Previous discussion:
https://patchwork.kernel.org/patch/9328449/

Change since V1:
        Add "async" param for handle_keypress() to identify
whether run nonirq keyhandler in tasklet or not. This is to
avoid processing debugkey sysctl asynchronously.


Lan Tianyu (2):
  Xen/Keyhandler: Rework process of nonirq keyhandler
  Xen/timer: Process softirq during dumping timer info

 xen/common/keyhandler.c      |    8 +++++---
 xen/common/sysctl.c          |    2 +-
 xen/common/timer.c           |    1 +
 xen/drivers/char/console.c   |    2 +-
 xen/include/xen/keyhandler.h |    4 +++-
 5 files changed, 11 insertions(+), 6 deletions(-)


_______________________________________________
Xen-devel mailing list
Xen-devel@lists.xen.org
https://lists.xen.org/xen-devel

^ permalink raw reply	[flat|nested] 9+ messages in thread

* [PATCH v2 1/2] Xen/Keyhandler: Rework process of nonirq keyhandler
  2016-10-12  7:58 [PATCH v2 0/2] Xen: Fix Xen hypervisor panic during dumping timer info on huge machine Lan Tianyu
@ 2016-10-12  7:58 ` Lan Tianyu
  2016-10-12 13:19   ` Jan Beulich
  2016-10-12  7:58 ` [PATCH v2 2/2] Xen/timer: Process softirq during dumping timer info Lan Tianyu
  1 sibling, 1 reply; 9+ messages in thread
From: Lan Tianyu @ 2016-10-12  7:58 UTC (permalink / raw)
  To: xen-devel, xen-devel
  Cc: Lan Tianyu, sstabellini, wei.liu2, George.Dunlap, andrew.cooper3,
	ian.jackson, jbeulich


Keyhandler may run for a long time in serial port driver's
timer handler on the large machine with a lot of physical
cpus(e,g dump_timerq()) when serial port driver works in
the poll mode(via the exception mechanism).

If a timer handler runs a long time, it will block nmi_timer_fn()
to feed NMI watchdog and cause Xen hypervisor panic. Inserting
process_pending_softirqs() in timer handler will not help. when timer
interrupt arrives, timer subsystem calls all expired timer handlers
before programming next timer interrupt. There is no timer interrupt
arriving to trigger timer softirq during run a timer handler.

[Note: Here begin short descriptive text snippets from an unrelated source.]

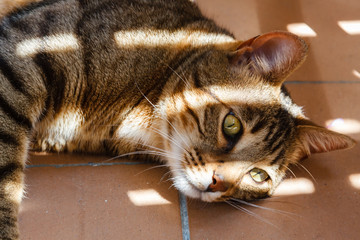 Gato bengalí tumbado. Felis catus x prionailurus bengalensis.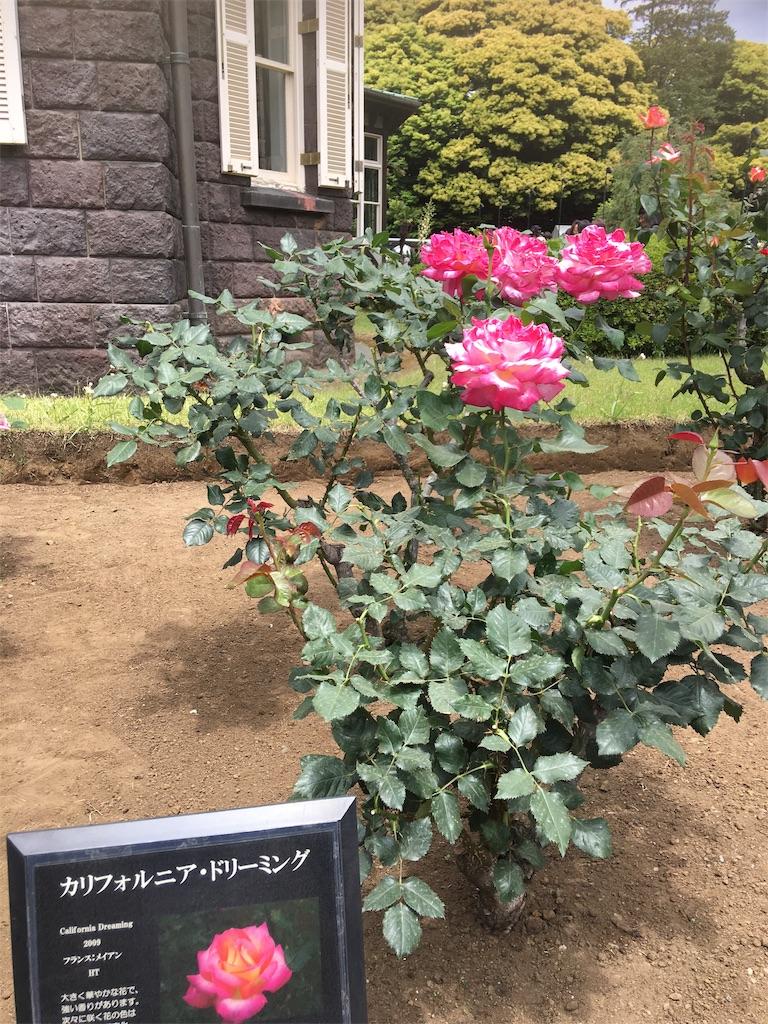 f:id:TokuheiKumagai:20190513232323j:image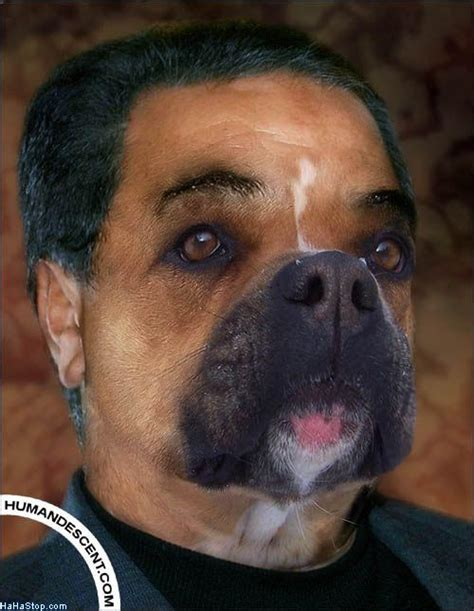 funny dog mans funny animals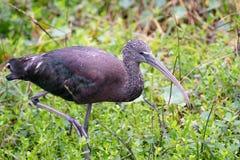 Een mooie glanzende Ibis wandelt door het gras royalty-vrije stock fotografie
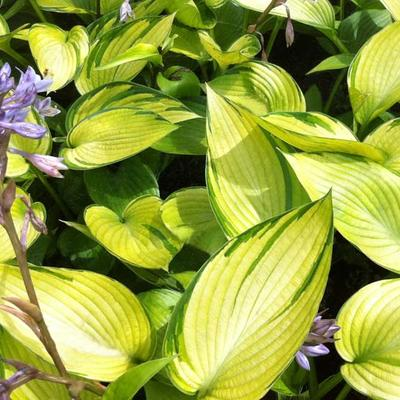 Hosta 'June Fever' -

This patch is to fix the issue to make nonirq keyhandler run in
tasklet when receive debug key from serial port.

Signed-off-by: Lan Tianyu <tianyu.lan@intel.com>
---
 xen/common/keyhandler.c      |    8 +++++---
 xen/common/sysctl.c          |    2 +-
 xen/drivers/char/console.c   |    2 +-
 xen/include/xen/keyhandler.h |    4 +++-
 4 files changed, 10 insertions(+), 6 deletions(-)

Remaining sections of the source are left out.